Our call is to protect one another, and part of that involves remaining steadfastly watchful in prayer (Colossians 4:2). We all know what that means, because any time we feel in real danger, our prayers get real earnest, real quick. A lack of watchfulness in us indicates we don’t believe danger is imminent. And that is a dangerous mindset for the vulnerable to have.
Stand Firm, Be Strong
“Stand firm in the faith.” This kind of resolve is no mere good intention or the flimsy New Year’s kind. This is true resolve: a holy, stubborn determination. It is drawing the line in the sand and not backing down. It is a will to hold the ground, come what may.
Paul uses this phrase frequently (2 Corinthians 1:24; Galatians 5:1; Philippians 1:27; 2 Thessalonians 2:15). It is warrior language: “Take up the whole armor of God, that you may be able to withstand in the evil day, and having done all, to stand firm” (Ephesians 6:13).
Spiritual warfare is not a metaphor. It is very real and very dangerous. It is not for the faint of heart, though in the rage of battle every warrior feels the temptation to faint from the fight.
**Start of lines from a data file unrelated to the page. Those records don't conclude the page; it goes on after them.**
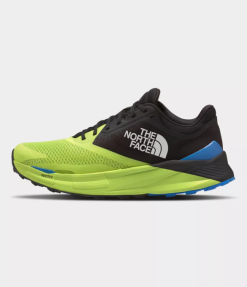The North Face נעלי vectiv enduris 3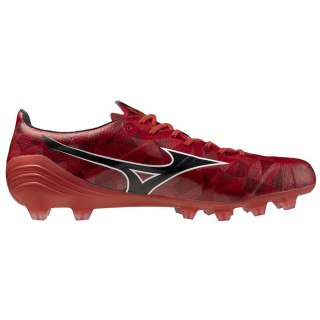 Buty Mizuno Alfa II Elite FG P1GA256260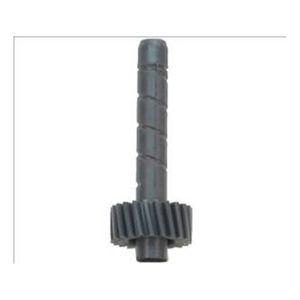 AC Delco Gear D44848C
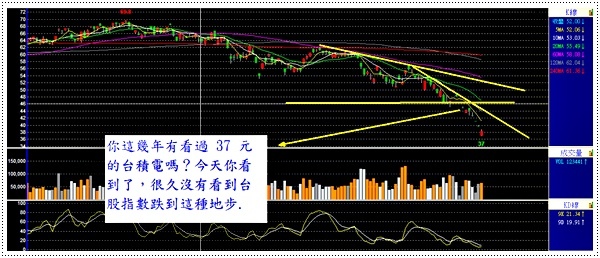 2330 台積電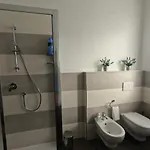 Apartmán Casavacanze Liberty La Spezia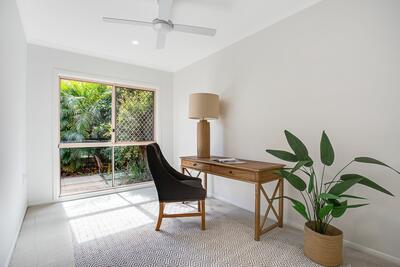 21/57 Leisure Drive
Soldiers have to be reminded to stand firm. They must remember that there is a cause and comrades that need defending and an enemy that must be vanquished.
We must steel ourselves against whatever fear the threat provokes and resolve to stand our ground. That is what spiritual strength looks like on the ground. In Paul’s mind, to “be strong” is to choose courageous action in the face of danger only in the strength and with the weaponry God supplies (Ephesians 6:10, 14–17). Faithless strength or weapons are of no use in this battle (2 Corinthians 10:4–5).
Let All Be Done in Love
At first read, we might wonder what the vigilant, and almost violent, admonitions to “be watchful,” “stand firm,” and “be strong” have to do with the exhortation to “let all that you do be done in love” (1 Corinthians 16:13–14). But there is no inconsistency whatsoever.
Love is the greatest power at work between God and man, and between man and man (1 Corinthians 13:13). Love is also the most destructive power against the domain of darkness. Jesus came “to destroy the works of the devil” (1 John 3:8). He did this primarily when “he laid down his life for us” as a propitiation for our sins, and then instructed us to “lay down our lives” for one another in the spirit of gracious, patient, sacrificial kindness (1 John 3:16).
Nothing demonstrates and communicates the gospel as clearly as love (John 13:35). Nothing is as relationally healing as love (1 Peter 4:8). And when love is lacking, it is the evidence of the influence of the devil (1 John 3:10).
So, “let us consider how to stir up one another to love and good works” (Hebrews 10:24). For words and deeds of love, while being the most healing to the human soul, are the most spiritually destructive acts we can commit against our spiritual adversary. Love is the greatest spiritual gift (1 Corinthians 13:13), and love is the most powerful spiritual weapon (Romans 12:20–21).
Our Need for Watchfulness
We need this word from Paul right now — this almost offhanded admonition slipped into a list of logistical details. Because we need vigilant, courageous love. We always need it, of course, but we will feel our need of it increasingly as our society grows increasingly hostile to Christianity.
We need a holy watchfulness so that we don’t allow the wolves of false teaching to graze on the flock of God. We need courage, not to fight as culture warriors, but as New Testament spiritual warriors. We need a holy, stubborn determination not to give an inch of true gospel ground, regardless of changes in societal values and government policy. And to ensure that our watchfulness and courage remain Christlike, we must let all we do be done in love.